Copy the data word for word, from the very start through the line containing "Scania R 450". Include that line.

----

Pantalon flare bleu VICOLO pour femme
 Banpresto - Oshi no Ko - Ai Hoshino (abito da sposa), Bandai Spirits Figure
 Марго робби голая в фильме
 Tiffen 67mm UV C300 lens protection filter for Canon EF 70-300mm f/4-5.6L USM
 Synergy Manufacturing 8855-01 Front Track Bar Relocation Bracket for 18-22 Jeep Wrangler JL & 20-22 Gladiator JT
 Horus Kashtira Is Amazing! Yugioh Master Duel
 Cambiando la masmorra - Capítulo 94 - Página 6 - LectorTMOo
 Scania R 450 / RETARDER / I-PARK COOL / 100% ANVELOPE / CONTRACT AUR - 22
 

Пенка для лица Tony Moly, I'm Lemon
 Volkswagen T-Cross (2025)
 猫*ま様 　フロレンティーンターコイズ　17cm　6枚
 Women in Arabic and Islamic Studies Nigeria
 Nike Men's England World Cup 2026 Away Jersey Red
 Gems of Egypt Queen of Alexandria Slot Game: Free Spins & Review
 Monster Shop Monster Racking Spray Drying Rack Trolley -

----

* _RESPONSE BELOW_
Pantalon flare bleu VICOLO pour femme
 Banpresto - Oshi no Ko - Ai Hoshino (abito da sposa), Bandai Spirits Figure
 Марго робби голая в фильме
 Tiffen 67mm UV C300 lens protection filter for Canon EF 70-300mm f/4-5.6L USM
 Synergy Manufacturing 8855-01 Front Track Bar Relocation Bracket for 18-22 Jeep Wrangler JL & 20-22 Gladiator JT
 Horus Kashtira Is Amazing! Yugioh Master Duel
 Cambiando la masmorra - Capítulo 94 - Página 6 - LectorTMOo
 Scania R 450 / RETARDER / I-PARK COOL / 100% ANVELOPE / CONTRACT AUR - 22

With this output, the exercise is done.